Bengalis have a saying that we have thirteen festivals for twelve months of the year (“Baro Mase Tero Parbon”) – implying that we barely need an excuse to celebrate. That probably also explains our healthy levels of food obsession and productivity! And festivals clearly meant , which invariably involves eating way more than we ought to.
One of my personal favourite festivals used to be Poush Sankranti that celebrates the harvest and the beginning of winter, and like all traditions around the world that celebrate food in sync with the seasons, it is celebrated with rice – since it is harvested then – and palm jaggery – that is produced only in that season. My grandmothers would then bring out the big guns to make the wonderful desserts with rice and jaggery, and the excellent vegetables in season in winter. My favourite dessert of these, was patishapta, or rice flour pancakes – with a filling of either coconut and jaggery, or sweet milk solid. The pancakes themselves are made with a combination of rice flour, wheat flour and semolina in a thin milk slurry, lightly pan fried and then rolled with the filling, almost like a soft, golden white cannoli.
I got my mother to teach me the pancakes with two kinds of filling – spiced coconut and jaggery,and sweetened milk solids. The pancakes like all such dishes I guess are a function of practice and my tenth pancake was better and smoother than the first, and the twentieth better than the tenth….and so on, you get the drift. Guess that’s why my grand mothers, who were easily a thousand plus pancakes down in their lives, were so effortless and consistent.

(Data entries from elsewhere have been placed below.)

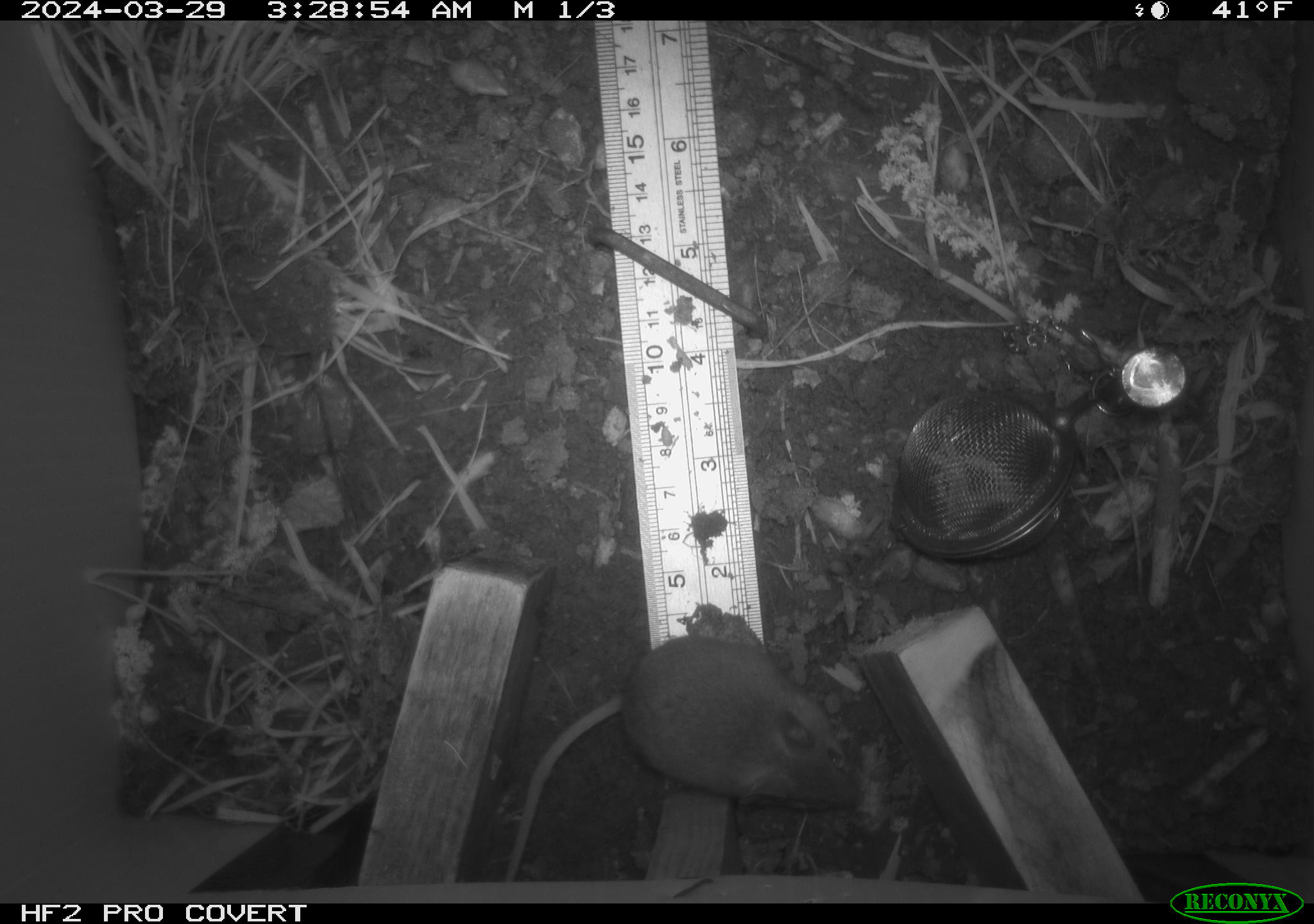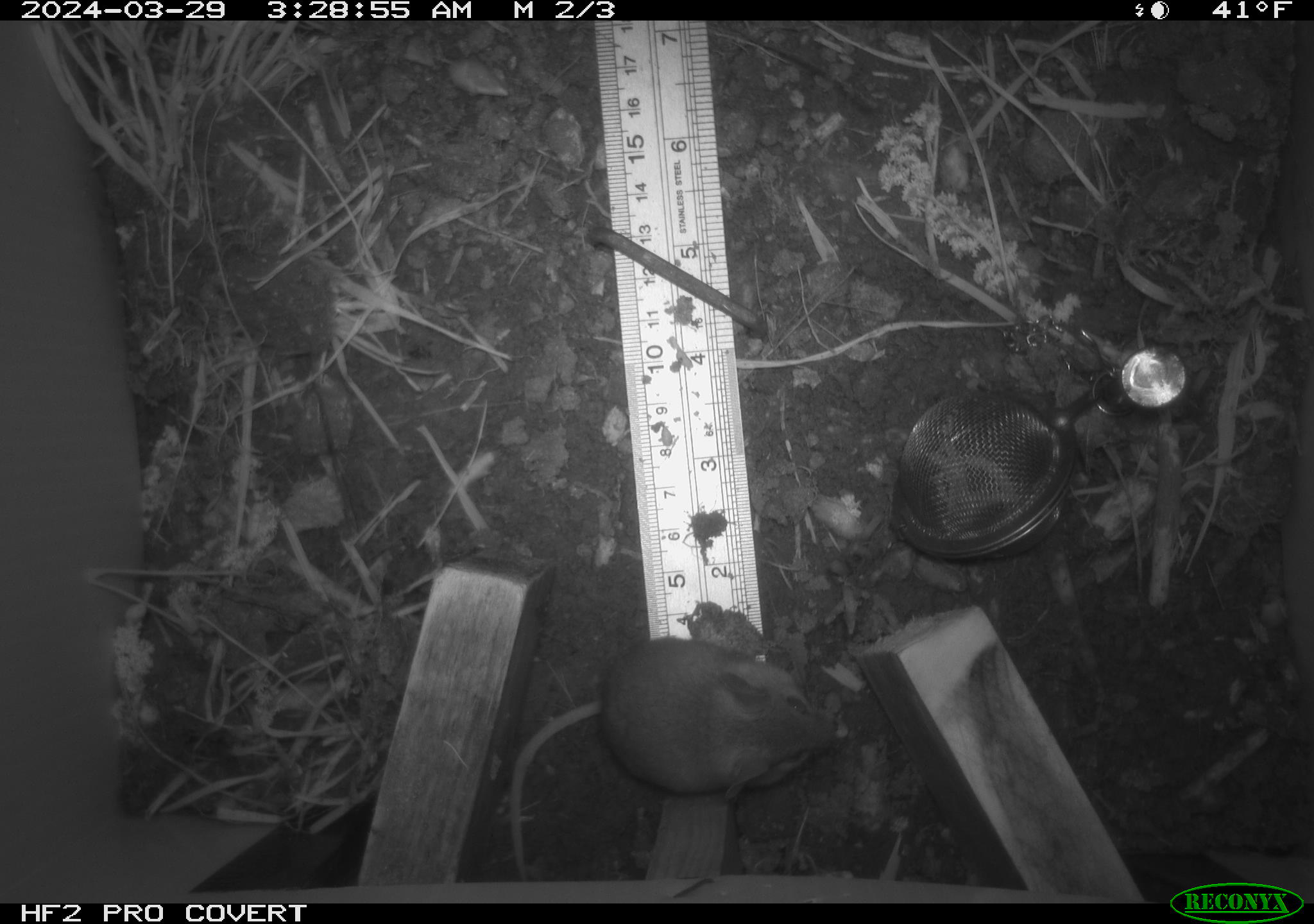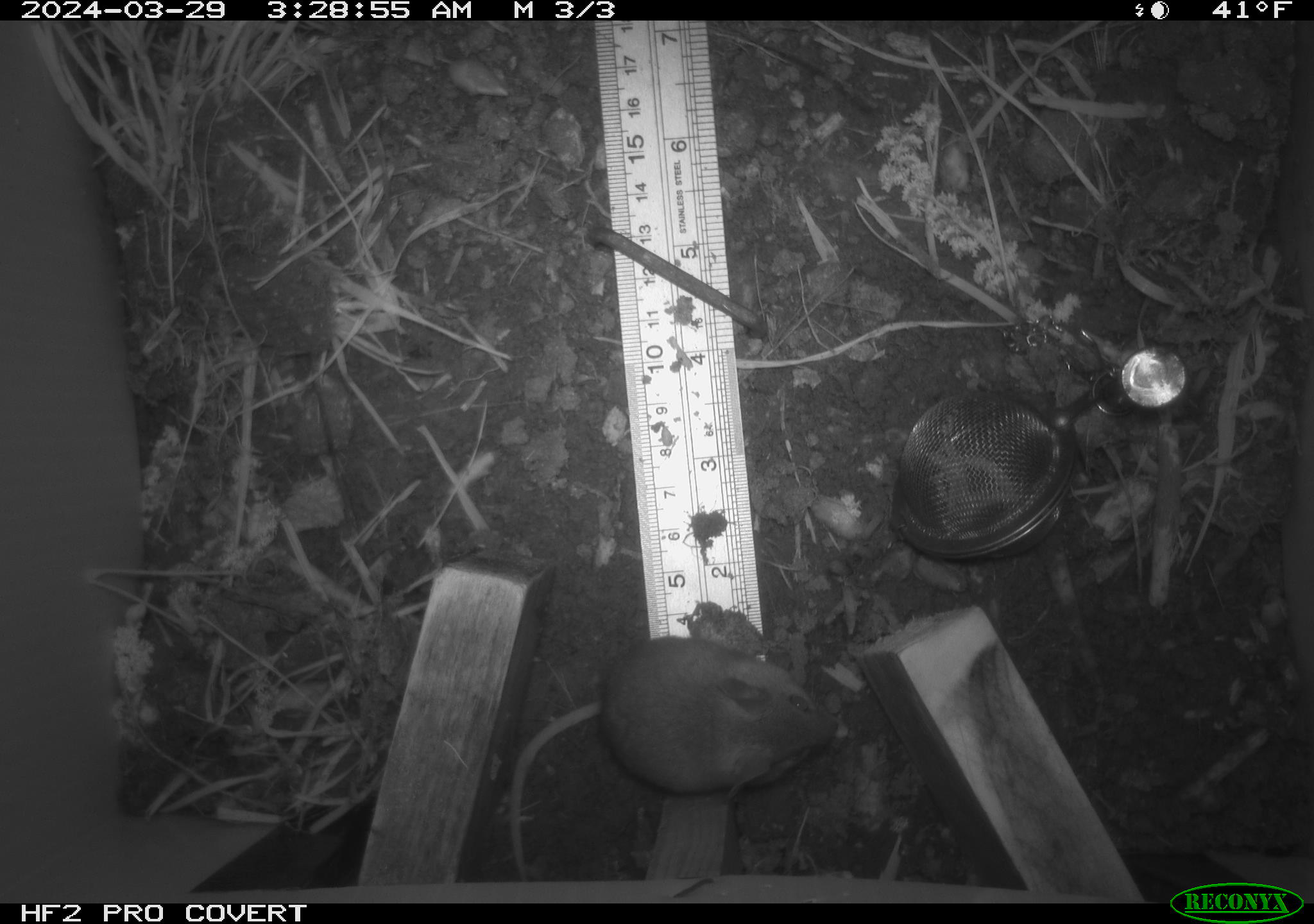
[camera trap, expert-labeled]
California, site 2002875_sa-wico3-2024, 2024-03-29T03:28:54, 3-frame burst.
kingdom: Animalia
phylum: Chordata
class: Mammalia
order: Rodentia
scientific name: Rodentia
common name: mouse species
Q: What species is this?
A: Mouse species (Rodentia).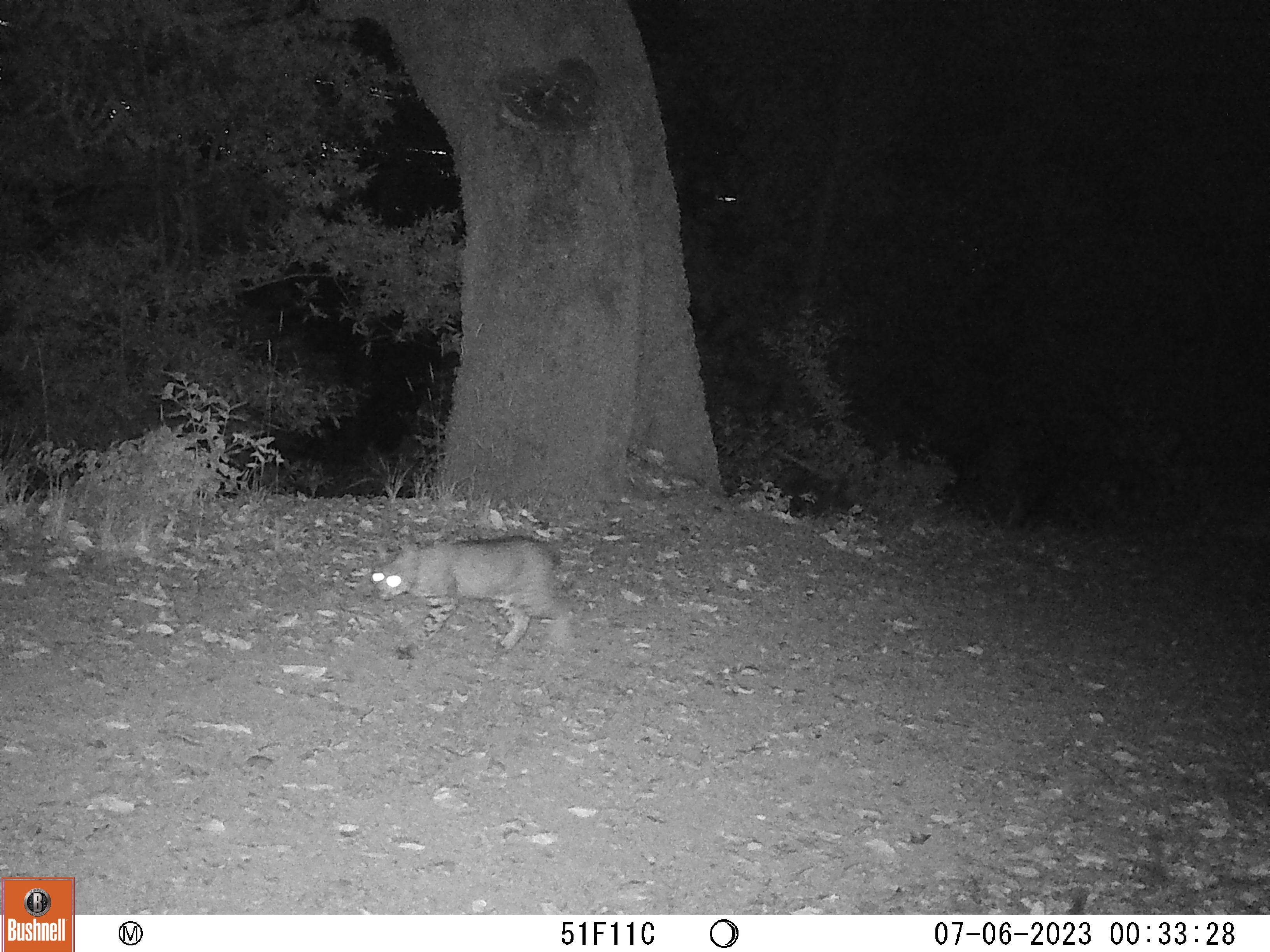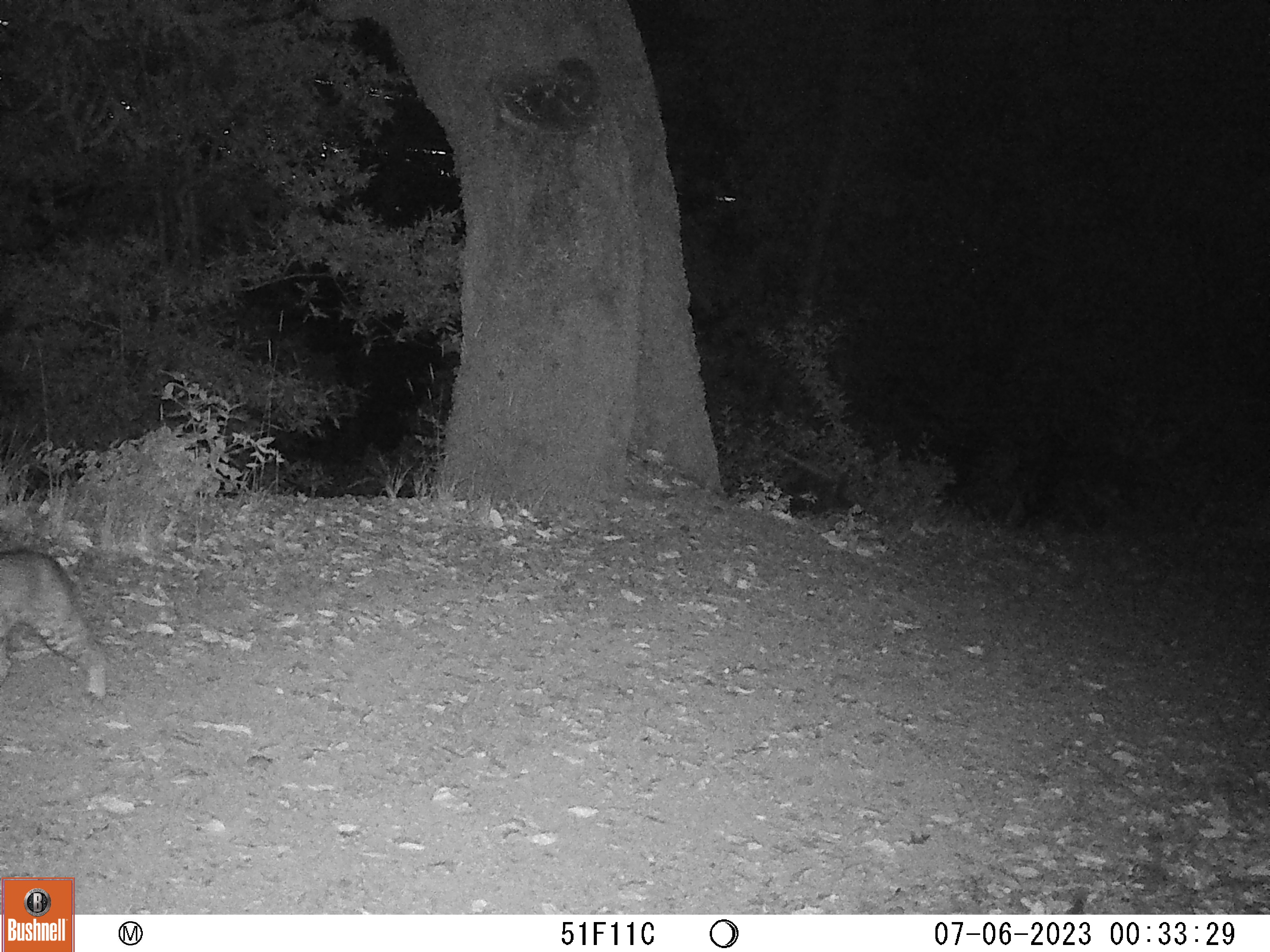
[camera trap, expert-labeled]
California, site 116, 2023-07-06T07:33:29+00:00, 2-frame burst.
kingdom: Animalia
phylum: Chordata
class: Mammalia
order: Carnivora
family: Felidae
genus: Lynx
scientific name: Lynx rufus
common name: bobcat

I also made the jaggery filling version at our dinner party, that we served with a lovely raspberry coulis that Priya prepared. I also took down the semolina content in the pancake batter….the semolina is there to give the pancake structure, but makes it a bit heavy, so I preferred the lighter version, though I needed to be a bit gentler with the pancakes. All in, a good effort, and a version I made at home got a final brush of cointreau. The orange notes were great and when has the right use of alcohol ever hurt a dessert??